# new abit an52 mobo, Diamond ATI PCI-X16 - no vid after logo



## dukfarmer (Sep 23, 2007)

First post.
I have a new Abit AN52 mobo, all new components: Raidmax case with 500w RaidMx ps, (sorry, no super ps yet), Diamond ATI 2600XT graphics card w/ 512MB GDDR3 dram, 2GB OCZ Reaper HPC mem, Seagate 320GB SATA Hdrive, Phillips 20x SATA DVD-RW , no floppy. 
Status: all fans and drives spin up.
1. After I clear cmos, (I don't pull battery), after power up, after I hear 1 beep and see "abit" logo, with tab to view bios setup (installed components and version) or DEL to enter bios.
After I choose either TAB or DEL, the abit logo clears, I see a quick flash - rastor at top of screen, and then blank screen. It looks like it's trying to display something but cannot (screen looks like it's lighter).
I have a Win XP Pro "New Systems Only" CD in SATA DVR drive, but I get no drive access.

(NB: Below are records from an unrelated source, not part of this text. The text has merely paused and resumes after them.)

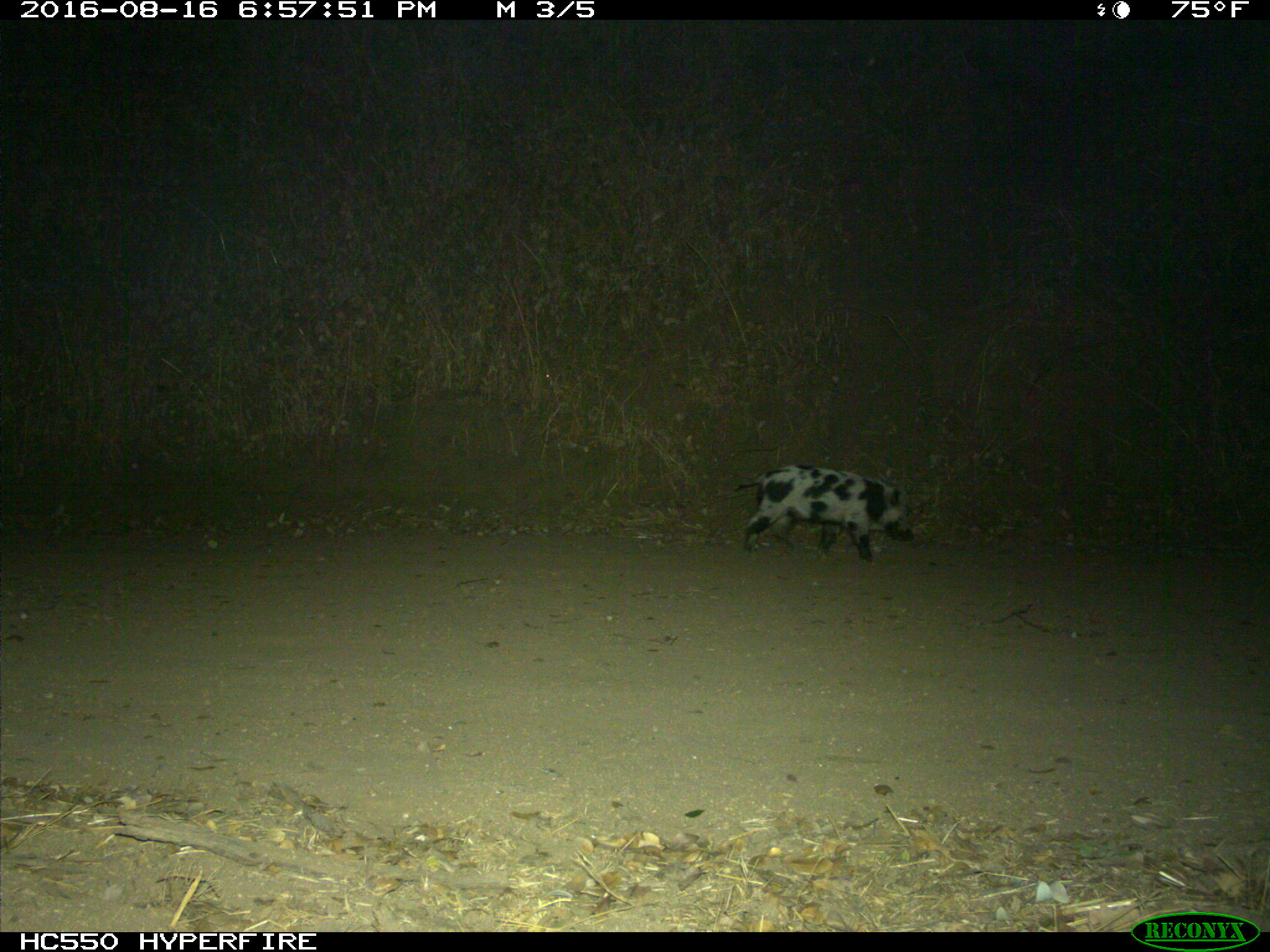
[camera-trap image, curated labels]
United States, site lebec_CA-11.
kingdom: Animalia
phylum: Chordata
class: Mammalia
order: Artiodactyla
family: Suidae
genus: Sus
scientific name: Sus scrofa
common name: wild boar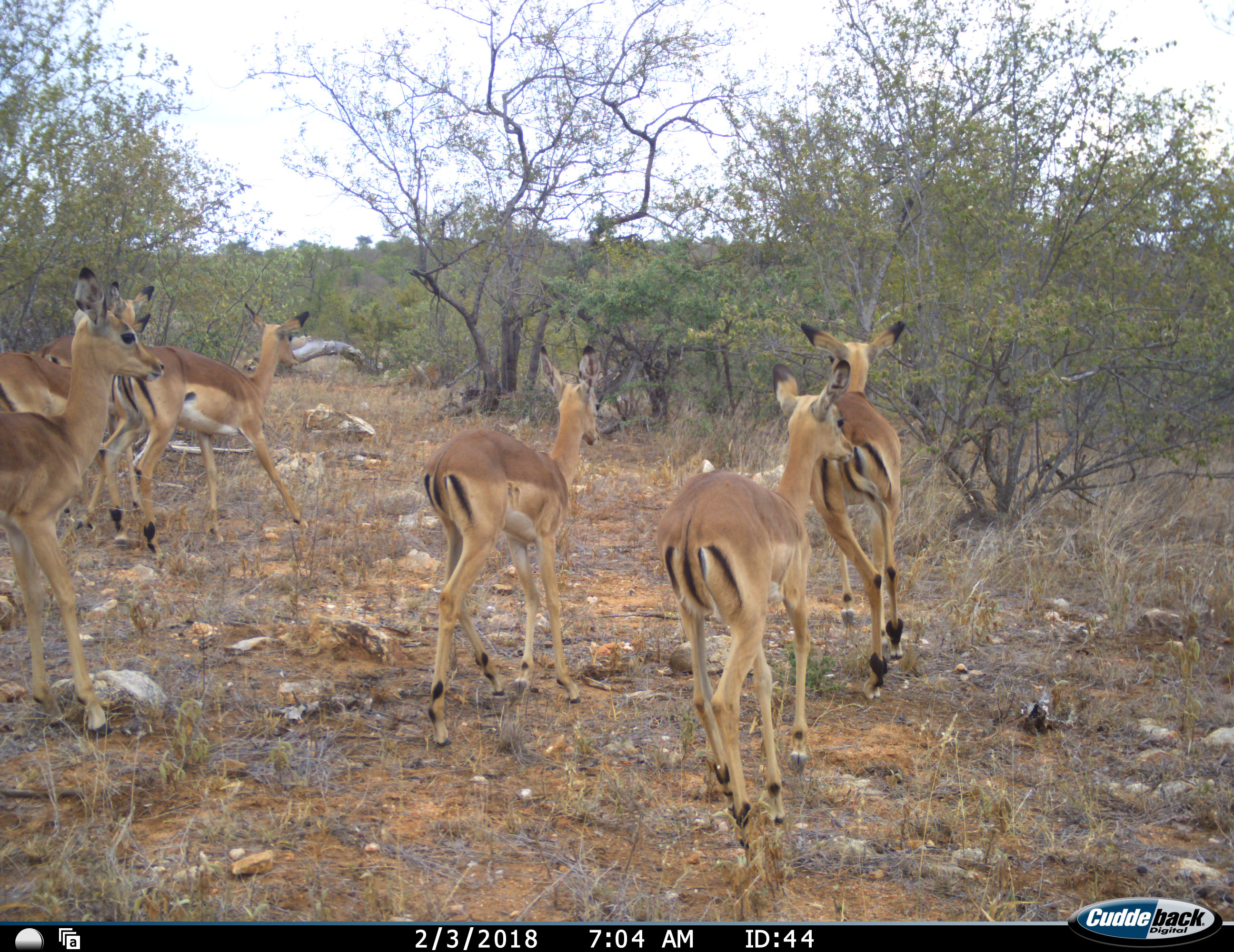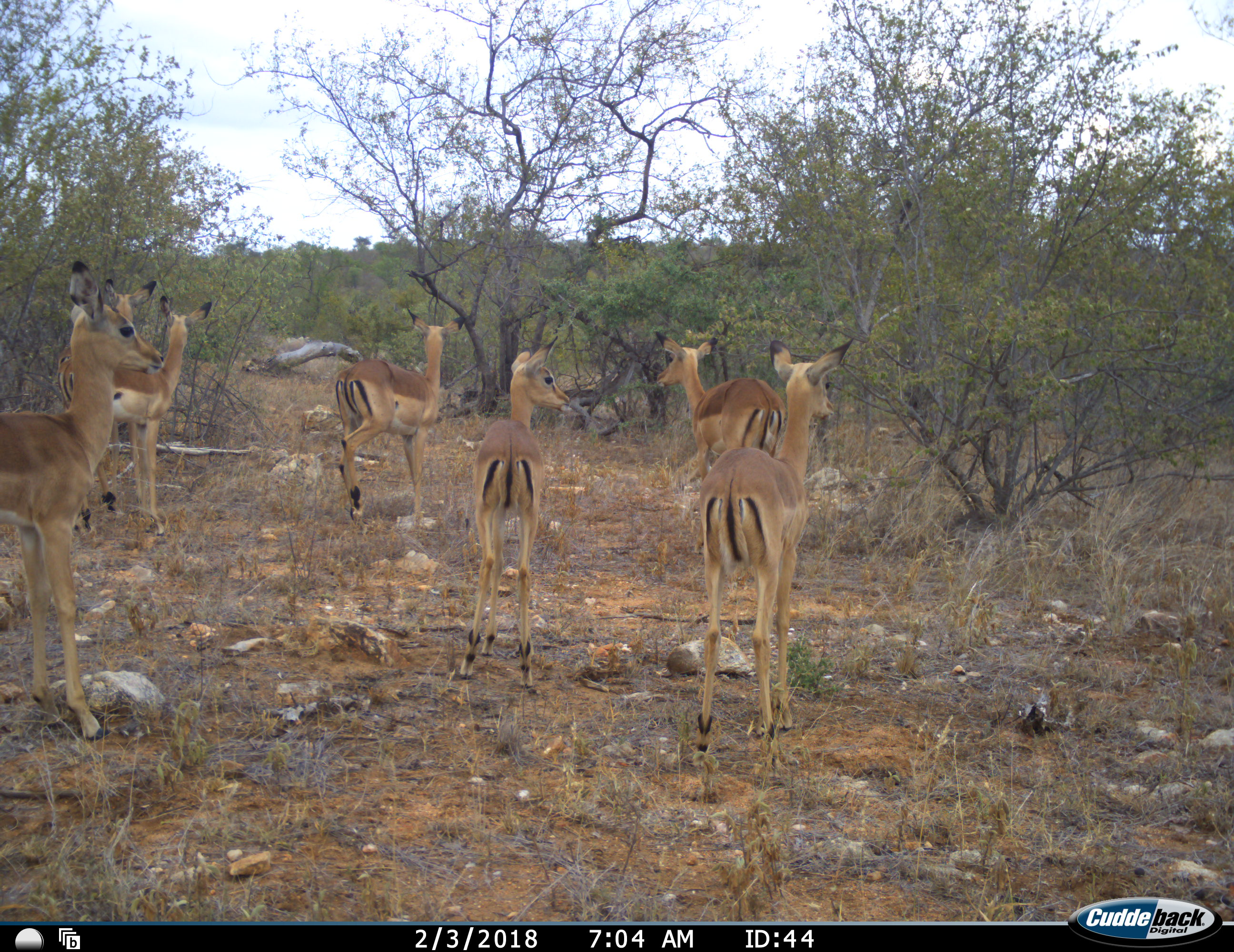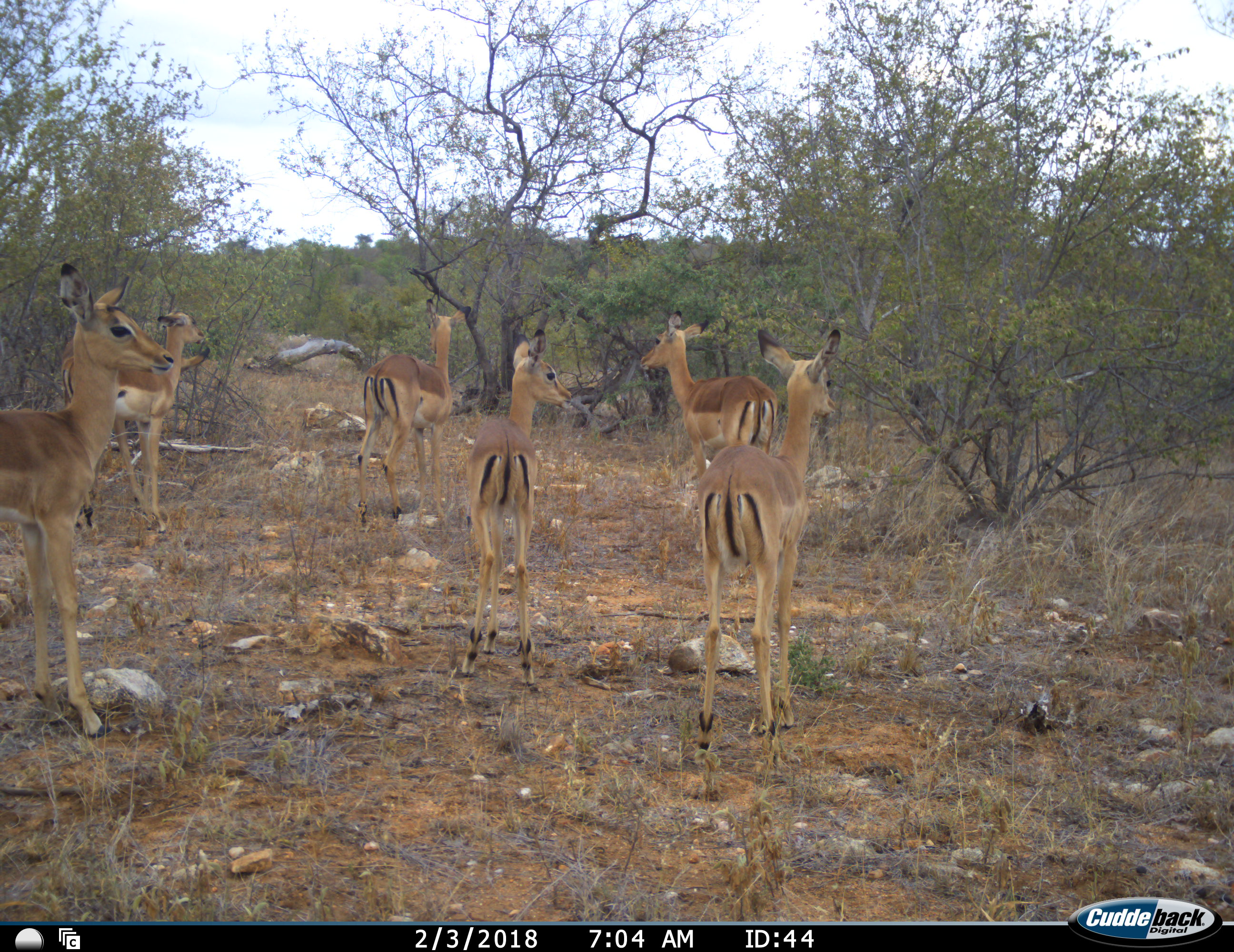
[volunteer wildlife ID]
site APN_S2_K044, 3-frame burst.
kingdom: Animalia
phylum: Chordata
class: Mammalia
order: Artiodactyla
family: Bovidae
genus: Aepyceros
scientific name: Aepyceros melampus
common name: impala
Impala (Aepyceros melampus), count 7. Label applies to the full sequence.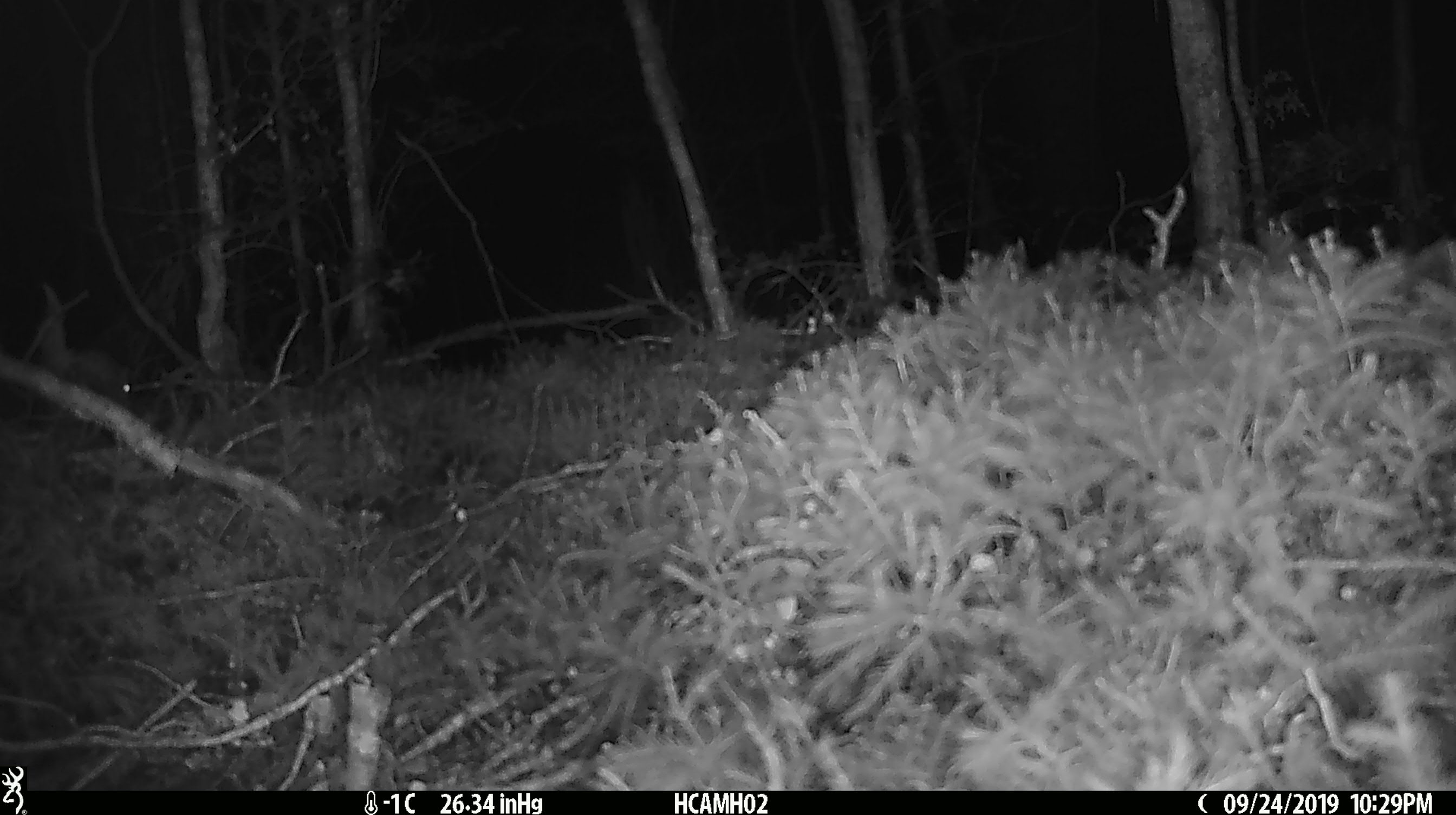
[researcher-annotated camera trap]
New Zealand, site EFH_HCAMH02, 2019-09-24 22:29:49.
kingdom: Animalia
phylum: Chordata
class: Mammalia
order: Rodentia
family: Muridae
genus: Mus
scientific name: Mus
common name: mouse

No blinking cursor, no messages to insert disk, nothing.
Press reset, same thing. Power off, clear cmos, same thing.
2. Replace new ATI PCI-Exp16 vid card with old ATI standard PCI interface card - I get much farther, but still no bootup. In this case, after clearing cmos, powering up, I see abit logo (tab to view POST; DEL to enter setup) I press tab, and I can see all installed components (both sata drives, 2GB mem, CPU - AMD 64 X2 5600+) and bios version (6.0.22 I believe). Then I press DEL and enter BIOS setup. Everything looks good so far. I change boot drive to CD ROM, remove floppy and all IDE components, including RAID (change to SATA but leave other RAID options disabled), leave all other CPU and mem settings @ default). I press F10 to save, then exit. Then Nothing. No beep. No abit logo. Tab and Del have no effect. Reset. Same. Power cycle. Same. Power off @ rear switch. Power up. Same thing. Once I change those items in CMOS and reset or power back up, I can never see anything on the screen. The only way to get back to seeing the abit logo and getting back into bios setup is to power off and clear cmos and start over. Also - once the bios is changed, and the system restarts, when I expect the DVD drive to access the boot disk, I do see a blinking cursor in the upper left corner. But nothing else. It stays like this until I reset, then it will return to this same state on every reset or power cycle.
Is this MOBO screwed? Everything in this system was factory sealed and brand new as of a month ago. 
Anybody have any suggestions? I'm dead in the water.
Repeating - I can only get to the bios setup using an old standard PCI vid card. With the new vid card, after I see the abit logo, and press tab or del, I don't even get to the BIOS screen (tab) or bios setup (del) I remove the new card when I use the old, standard PCI vid card.

HELP!!

Thanks!
-dukfarmer.


----------



## kodi (Jun 30, 2004)

The CD drive will need sata drivers installed for it to work
Just as a test do you have an IDE cd drive you can attach and try


----------



## dukfarmer (Sep 23, 2007)

THANKS!!
AHA!
Questions:
1. You mean the sata DVD drive cannot be a one-for-one replacement for an IDE drive for initial system install and bootup?
2. Yes I have some IDE drives in storage that I can try. I'll re-enable IDE in bios, and see if that helps. 
3. I appreciate your fast reply. 
4. Any clues as to why the high-end graphics card goes blank after I press Tab or Del?
Thanks again. 
I'll update my status after I try the IDE DVD drive.
Dukfarmer.


----------



## kodi (Jun 30, 2004)

Not sure with XP but With Vista it gives you the option to install drivers for the sata DVD


----------